The study warned that even one drink per day carries a risk. But how great is that risk? For each set of 100,000 people who have one drink a day per year, 918 can expect to experience one of the 23 alcohol-related problems in any year. (However, not everyone experiences those 23 issues at the same rate.) Of those who drink nothing, 914 can expect to experience a problem. This means that 99,086 are unaffected, and 914 will have an issue no matter what. Only 4 in 100,000 people who consume a drink a day may have a problem caused by the drinking, the study said. At two drinks per day, the number experiencing a problem increased to 977.

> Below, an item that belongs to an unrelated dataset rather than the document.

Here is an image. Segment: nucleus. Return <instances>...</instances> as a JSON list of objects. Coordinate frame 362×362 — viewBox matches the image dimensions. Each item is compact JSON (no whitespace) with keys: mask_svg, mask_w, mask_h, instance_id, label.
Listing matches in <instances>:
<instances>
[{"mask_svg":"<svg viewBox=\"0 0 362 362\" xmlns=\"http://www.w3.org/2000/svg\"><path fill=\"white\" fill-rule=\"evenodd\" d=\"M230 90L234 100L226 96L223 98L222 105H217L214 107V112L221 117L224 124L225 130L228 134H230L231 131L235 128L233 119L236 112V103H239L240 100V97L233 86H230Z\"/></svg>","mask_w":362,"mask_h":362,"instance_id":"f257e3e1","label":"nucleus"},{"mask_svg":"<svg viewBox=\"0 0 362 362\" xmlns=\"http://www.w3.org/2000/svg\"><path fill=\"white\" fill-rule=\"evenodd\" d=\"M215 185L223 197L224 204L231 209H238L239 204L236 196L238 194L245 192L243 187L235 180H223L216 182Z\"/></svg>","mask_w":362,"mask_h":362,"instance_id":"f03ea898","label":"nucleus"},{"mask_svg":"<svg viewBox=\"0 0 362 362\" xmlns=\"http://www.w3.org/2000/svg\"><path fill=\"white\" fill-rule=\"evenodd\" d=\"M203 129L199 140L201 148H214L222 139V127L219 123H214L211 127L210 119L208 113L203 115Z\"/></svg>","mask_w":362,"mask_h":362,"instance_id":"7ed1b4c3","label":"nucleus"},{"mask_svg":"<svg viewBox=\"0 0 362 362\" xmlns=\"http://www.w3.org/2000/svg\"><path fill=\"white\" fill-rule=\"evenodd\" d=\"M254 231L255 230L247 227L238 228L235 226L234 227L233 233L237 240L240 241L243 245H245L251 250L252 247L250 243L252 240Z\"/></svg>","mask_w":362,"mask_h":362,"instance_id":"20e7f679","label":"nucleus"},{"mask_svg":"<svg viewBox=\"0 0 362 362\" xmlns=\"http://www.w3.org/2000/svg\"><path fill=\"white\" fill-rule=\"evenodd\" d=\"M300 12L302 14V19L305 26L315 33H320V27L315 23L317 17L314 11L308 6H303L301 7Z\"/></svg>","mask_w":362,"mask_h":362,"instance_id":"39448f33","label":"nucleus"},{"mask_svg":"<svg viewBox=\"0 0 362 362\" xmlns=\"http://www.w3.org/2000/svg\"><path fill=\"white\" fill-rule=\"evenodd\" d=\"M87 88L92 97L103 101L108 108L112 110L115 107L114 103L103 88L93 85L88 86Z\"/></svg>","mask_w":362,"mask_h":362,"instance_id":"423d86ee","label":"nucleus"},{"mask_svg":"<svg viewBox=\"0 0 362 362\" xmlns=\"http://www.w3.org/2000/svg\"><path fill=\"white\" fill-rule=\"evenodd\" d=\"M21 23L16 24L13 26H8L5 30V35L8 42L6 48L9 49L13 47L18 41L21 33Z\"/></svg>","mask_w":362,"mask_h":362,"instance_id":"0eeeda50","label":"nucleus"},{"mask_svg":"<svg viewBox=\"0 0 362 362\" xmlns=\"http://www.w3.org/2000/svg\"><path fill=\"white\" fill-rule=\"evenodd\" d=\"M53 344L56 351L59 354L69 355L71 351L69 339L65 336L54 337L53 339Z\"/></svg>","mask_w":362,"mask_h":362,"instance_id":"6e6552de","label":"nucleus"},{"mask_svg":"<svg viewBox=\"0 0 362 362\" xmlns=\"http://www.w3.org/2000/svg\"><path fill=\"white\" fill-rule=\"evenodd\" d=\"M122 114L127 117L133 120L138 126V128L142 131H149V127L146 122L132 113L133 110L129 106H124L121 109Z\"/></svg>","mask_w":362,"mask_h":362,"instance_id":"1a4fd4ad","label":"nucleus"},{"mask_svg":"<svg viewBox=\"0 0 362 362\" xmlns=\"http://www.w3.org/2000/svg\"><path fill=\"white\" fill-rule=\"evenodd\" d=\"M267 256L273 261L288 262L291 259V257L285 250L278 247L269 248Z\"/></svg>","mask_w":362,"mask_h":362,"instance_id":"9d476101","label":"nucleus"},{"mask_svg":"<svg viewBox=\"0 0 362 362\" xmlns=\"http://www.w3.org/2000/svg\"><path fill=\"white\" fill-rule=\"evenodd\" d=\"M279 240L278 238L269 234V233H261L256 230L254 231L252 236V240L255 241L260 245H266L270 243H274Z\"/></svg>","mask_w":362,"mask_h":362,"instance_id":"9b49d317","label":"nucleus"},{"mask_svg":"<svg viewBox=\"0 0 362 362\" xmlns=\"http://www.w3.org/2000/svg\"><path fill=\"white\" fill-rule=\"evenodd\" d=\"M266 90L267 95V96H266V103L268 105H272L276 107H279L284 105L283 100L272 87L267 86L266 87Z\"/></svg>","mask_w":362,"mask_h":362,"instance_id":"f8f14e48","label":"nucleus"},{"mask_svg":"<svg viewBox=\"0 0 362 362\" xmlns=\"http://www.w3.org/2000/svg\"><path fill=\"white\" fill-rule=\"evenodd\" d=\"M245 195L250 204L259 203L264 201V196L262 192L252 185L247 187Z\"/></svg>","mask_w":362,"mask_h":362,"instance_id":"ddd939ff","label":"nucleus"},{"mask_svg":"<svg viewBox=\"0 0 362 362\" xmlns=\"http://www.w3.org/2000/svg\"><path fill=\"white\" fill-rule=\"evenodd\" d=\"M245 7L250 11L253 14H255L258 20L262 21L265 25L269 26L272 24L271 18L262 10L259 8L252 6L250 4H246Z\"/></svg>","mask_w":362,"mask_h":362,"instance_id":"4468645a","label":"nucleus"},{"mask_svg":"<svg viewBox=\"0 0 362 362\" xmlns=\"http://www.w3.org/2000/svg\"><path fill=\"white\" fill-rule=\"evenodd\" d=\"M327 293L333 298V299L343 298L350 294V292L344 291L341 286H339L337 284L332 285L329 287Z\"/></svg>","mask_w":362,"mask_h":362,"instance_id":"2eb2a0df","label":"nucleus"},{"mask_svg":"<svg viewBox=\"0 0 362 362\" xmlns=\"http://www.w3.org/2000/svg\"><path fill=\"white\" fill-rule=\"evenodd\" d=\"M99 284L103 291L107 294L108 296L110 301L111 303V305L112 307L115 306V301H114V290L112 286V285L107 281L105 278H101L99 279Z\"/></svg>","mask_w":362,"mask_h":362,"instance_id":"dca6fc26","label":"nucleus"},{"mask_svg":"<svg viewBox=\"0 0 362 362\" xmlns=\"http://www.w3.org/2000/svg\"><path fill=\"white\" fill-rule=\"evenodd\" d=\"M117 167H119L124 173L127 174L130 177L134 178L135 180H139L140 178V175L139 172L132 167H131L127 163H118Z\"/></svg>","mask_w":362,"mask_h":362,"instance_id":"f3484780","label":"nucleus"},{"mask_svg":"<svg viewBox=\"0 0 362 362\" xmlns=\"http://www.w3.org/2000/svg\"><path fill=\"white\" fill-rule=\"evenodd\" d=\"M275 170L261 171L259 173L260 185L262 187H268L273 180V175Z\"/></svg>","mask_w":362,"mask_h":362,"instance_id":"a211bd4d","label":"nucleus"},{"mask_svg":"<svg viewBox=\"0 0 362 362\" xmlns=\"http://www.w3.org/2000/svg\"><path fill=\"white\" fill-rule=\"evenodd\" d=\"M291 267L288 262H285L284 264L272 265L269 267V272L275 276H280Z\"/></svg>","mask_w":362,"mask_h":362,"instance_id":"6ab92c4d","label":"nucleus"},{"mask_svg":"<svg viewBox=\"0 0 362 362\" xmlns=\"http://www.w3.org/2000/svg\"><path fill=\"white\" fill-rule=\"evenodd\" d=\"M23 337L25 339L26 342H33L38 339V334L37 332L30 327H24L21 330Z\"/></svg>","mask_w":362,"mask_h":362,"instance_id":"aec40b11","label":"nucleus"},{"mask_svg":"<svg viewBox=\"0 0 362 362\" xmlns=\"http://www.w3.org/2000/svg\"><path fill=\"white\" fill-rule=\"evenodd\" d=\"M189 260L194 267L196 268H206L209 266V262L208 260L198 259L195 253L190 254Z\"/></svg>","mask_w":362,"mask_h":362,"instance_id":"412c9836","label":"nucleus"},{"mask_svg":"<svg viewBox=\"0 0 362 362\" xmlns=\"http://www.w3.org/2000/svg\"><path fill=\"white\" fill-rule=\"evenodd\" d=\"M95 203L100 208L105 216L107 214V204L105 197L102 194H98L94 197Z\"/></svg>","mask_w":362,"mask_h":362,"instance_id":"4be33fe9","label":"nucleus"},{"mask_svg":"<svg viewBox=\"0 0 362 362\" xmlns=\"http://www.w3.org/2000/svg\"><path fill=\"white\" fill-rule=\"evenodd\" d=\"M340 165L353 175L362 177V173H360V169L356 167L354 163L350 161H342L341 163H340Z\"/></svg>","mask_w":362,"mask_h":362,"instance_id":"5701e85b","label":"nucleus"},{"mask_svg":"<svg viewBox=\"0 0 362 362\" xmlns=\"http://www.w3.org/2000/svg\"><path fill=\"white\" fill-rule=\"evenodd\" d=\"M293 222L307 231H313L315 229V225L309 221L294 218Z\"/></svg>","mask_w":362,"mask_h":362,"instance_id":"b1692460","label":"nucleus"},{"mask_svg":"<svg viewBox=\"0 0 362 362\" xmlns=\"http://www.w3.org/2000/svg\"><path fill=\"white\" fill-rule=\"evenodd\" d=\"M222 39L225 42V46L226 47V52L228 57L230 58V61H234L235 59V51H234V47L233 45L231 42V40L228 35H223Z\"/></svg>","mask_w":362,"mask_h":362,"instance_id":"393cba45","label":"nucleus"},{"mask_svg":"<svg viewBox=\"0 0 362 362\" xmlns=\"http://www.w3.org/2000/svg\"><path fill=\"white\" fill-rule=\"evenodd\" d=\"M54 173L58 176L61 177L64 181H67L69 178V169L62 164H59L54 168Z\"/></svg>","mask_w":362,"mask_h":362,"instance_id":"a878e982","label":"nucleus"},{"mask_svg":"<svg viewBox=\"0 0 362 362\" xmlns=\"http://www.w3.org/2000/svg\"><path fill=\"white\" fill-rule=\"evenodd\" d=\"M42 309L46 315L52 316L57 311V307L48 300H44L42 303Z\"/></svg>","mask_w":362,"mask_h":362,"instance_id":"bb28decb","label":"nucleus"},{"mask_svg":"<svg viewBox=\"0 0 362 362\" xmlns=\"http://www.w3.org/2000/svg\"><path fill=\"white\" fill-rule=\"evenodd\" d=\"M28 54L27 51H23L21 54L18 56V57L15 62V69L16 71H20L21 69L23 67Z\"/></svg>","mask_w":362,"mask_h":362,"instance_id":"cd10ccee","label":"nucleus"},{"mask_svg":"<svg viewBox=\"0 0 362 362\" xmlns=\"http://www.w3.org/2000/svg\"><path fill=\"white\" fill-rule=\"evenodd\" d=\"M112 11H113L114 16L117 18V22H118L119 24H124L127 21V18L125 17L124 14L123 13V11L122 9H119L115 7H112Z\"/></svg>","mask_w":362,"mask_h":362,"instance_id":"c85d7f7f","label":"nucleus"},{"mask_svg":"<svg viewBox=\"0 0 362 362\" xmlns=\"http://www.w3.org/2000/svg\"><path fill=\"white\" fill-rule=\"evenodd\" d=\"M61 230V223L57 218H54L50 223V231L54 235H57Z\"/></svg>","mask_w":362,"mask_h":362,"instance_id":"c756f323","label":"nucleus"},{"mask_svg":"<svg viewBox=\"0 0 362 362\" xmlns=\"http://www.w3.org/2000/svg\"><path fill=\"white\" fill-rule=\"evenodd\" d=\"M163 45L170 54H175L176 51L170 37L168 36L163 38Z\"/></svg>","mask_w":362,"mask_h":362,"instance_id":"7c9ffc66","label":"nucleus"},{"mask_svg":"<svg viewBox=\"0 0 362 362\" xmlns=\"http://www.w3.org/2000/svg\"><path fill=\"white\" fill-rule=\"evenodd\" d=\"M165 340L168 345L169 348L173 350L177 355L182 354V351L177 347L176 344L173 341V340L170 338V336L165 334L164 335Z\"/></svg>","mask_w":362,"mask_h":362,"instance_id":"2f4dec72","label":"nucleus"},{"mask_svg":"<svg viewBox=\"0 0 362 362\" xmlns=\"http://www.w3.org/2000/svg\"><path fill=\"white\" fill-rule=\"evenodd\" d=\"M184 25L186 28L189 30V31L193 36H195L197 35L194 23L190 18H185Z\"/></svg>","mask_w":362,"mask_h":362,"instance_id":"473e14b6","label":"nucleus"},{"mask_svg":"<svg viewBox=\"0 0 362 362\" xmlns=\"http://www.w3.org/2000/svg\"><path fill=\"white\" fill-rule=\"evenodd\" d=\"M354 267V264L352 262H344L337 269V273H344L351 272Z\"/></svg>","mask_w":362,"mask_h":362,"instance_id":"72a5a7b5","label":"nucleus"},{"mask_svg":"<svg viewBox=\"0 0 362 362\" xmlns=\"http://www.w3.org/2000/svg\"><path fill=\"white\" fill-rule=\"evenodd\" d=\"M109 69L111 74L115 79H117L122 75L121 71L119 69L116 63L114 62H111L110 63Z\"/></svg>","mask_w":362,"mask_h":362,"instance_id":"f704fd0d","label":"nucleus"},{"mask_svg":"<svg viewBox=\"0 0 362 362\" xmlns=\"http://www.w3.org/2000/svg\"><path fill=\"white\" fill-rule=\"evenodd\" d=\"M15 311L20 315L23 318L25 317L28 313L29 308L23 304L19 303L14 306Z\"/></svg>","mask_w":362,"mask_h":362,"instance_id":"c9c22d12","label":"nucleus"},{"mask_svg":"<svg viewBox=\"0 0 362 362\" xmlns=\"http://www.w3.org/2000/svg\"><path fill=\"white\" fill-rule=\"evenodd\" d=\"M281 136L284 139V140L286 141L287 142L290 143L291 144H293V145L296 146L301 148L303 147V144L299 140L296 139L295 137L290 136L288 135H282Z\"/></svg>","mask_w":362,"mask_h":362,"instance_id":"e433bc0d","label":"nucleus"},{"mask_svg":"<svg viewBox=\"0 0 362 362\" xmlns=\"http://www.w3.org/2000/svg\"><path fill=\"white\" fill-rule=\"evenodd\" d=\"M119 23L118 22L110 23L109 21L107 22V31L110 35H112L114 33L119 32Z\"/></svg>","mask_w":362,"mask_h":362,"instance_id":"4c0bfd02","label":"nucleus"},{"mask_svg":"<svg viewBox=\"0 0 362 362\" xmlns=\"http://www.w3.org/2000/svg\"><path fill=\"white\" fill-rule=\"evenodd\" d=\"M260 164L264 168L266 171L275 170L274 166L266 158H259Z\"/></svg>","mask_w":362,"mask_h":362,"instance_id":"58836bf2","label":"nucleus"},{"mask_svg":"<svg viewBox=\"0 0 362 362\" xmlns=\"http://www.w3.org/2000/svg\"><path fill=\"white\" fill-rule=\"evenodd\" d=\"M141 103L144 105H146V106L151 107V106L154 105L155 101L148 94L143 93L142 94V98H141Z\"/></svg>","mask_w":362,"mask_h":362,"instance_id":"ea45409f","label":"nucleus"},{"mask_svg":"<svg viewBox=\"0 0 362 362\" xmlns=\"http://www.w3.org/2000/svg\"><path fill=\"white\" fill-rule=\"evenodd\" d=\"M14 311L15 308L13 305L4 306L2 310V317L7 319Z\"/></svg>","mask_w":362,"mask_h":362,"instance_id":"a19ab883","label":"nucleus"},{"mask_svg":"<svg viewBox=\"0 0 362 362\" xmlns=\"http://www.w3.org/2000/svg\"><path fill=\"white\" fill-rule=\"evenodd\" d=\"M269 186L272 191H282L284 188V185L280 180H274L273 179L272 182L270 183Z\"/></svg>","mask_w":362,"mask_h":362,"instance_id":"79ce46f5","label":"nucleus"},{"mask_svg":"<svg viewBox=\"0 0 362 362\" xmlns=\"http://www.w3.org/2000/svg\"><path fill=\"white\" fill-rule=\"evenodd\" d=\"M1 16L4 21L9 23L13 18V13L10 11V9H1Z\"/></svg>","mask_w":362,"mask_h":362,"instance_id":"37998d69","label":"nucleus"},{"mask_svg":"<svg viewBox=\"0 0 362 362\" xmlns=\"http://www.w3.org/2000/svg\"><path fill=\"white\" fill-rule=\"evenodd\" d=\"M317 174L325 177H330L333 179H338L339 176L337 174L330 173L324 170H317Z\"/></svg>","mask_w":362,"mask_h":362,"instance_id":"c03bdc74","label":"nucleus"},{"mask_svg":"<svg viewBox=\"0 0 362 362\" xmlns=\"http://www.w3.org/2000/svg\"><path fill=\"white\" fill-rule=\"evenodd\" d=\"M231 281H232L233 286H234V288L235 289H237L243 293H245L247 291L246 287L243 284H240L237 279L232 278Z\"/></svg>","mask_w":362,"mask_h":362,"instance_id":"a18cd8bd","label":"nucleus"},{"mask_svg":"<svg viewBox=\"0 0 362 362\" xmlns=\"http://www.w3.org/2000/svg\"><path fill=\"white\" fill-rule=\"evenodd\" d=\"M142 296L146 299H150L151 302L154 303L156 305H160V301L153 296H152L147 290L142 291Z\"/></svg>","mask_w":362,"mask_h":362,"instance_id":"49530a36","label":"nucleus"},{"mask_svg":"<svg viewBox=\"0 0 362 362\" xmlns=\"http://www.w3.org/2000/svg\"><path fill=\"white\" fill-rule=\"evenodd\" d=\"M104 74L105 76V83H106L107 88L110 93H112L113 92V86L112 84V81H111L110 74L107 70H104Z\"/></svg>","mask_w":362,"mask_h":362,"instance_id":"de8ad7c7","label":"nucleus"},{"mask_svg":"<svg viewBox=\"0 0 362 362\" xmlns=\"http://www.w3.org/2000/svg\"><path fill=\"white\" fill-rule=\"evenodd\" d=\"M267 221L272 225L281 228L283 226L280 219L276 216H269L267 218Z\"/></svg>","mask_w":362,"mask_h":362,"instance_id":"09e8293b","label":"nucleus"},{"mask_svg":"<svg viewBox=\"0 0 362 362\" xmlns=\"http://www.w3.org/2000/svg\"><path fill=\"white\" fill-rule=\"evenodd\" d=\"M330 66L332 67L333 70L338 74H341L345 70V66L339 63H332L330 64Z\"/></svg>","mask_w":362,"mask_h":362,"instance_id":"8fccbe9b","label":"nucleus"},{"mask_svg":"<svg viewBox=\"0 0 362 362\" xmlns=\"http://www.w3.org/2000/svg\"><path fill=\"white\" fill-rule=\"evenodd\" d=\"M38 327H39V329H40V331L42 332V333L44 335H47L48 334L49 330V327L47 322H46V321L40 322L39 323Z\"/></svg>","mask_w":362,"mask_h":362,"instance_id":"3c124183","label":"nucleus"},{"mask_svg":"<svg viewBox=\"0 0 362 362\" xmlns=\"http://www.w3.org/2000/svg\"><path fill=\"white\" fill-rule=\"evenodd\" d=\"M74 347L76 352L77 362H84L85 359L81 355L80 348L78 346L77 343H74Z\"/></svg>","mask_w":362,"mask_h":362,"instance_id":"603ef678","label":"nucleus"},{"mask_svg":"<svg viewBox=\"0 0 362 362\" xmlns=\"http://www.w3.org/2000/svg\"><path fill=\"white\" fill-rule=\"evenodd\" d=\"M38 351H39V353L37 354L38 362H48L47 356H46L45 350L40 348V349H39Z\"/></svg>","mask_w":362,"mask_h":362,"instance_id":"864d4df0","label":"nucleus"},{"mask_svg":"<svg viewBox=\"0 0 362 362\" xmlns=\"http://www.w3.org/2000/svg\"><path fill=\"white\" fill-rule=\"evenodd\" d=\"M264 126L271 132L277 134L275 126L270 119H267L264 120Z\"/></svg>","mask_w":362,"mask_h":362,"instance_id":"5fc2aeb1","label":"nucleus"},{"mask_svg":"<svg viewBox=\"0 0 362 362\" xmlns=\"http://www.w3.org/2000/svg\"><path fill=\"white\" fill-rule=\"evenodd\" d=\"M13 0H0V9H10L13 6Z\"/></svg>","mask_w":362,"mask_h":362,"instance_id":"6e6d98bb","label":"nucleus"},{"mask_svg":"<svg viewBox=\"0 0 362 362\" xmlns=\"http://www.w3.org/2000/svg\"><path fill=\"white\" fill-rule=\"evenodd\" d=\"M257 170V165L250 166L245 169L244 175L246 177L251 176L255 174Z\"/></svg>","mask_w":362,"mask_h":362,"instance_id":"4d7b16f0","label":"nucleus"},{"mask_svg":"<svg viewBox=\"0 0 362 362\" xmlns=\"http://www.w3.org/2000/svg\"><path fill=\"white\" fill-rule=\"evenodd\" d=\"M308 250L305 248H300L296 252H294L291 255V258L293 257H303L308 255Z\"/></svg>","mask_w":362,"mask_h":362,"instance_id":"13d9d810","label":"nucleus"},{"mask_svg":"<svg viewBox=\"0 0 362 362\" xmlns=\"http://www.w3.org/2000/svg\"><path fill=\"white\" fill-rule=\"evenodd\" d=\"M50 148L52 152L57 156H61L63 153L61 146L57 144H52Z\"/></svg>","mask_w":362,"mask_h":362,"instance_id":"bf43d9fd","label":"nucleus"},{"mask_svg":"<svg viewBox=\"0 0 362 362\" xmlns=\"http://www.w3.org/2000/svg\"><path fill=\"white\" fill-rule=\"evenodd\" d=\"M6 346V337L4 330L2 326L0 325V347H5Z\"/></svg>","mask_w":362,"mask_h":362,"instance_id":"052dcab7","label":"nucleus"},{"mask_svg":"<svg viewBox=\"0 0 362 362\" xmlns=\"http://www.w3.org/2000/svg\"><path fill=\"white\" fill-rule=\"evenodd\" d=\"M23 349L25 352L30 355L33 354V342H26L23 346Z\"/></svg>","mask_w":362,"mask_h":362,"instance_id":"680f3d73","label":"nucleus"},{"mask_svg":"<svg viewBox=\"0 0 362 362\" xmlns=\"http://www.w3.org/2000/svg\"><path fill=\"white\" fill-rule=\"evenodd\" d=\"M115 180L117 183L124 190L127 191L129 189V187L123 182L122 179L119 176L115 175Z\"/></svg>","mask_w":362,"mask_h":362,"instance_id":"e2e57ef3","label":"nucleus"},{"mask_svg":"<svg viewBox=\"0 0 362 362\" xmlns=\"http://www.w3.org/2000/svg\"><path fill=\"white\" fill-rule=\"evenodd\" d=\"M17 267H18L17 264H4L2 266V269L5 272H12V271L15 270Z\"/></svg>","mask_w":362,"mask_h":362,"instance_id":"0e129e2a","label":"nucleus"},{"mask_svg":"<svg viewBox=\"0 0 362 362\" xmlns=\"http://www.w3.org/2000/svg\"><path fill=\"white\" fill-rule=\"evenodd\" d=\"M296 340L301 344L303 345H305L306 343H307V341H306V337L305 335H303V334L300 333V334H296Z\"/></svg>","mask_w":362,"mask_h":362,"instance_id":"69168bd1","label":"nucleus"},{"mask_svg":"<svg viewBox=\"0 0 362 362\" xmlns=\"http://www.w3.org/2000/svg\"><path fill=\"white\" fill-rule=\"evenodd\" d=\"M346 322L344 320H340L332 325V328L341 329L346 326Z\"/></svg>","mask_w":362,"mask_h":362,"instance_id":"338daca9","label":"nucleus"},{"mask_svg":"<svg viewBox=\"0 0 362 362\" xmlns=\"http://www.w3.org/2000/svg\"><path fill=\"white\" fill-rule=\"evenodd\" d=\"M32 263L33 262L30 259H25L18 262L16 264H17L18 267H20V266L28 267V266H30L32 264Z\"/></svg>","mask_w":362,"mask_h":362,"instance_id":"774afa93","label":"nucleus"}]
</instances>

Biggest losers are big health winners

When it comes to losing weight, more can be better. Researchers studied 7,670 overweight or obese people who wanted to lose weight and tested the association of long-term weight loss with lowering the risk for metabolic syndrome — a constellation of conditions that includes high blood pressure, insulin resistance, excess fat around the waist and high triglycerides.

Compared with people who maintained less than a 5 percent weight loss for one year, those who lost 5 to 10 percent lowered their risk for metabolic syndrome by 22 percent. A 15 to 19 percent loss was associated with a 37 percent lower risk, and those who maintained a loss of 20 percent or more had a 53 percent lower risk. The study is in the Mayo Clinic Proceedings.

Solid food for baby may aid better sleep

Parenting experts typically say six months of exclusive breast-feeding is ideal, but many new mothers also suspect that offering some solid food after about three months can assure a good night’s sleep for themselves and their babies.

A study in JAMA Pediatrics agreed, saying babies at 6 months of age who had gotten solid food early were sleeping 17 minutes longer per night, or about two additional hours of sleep a week, than babies who had exclusively breast-fed.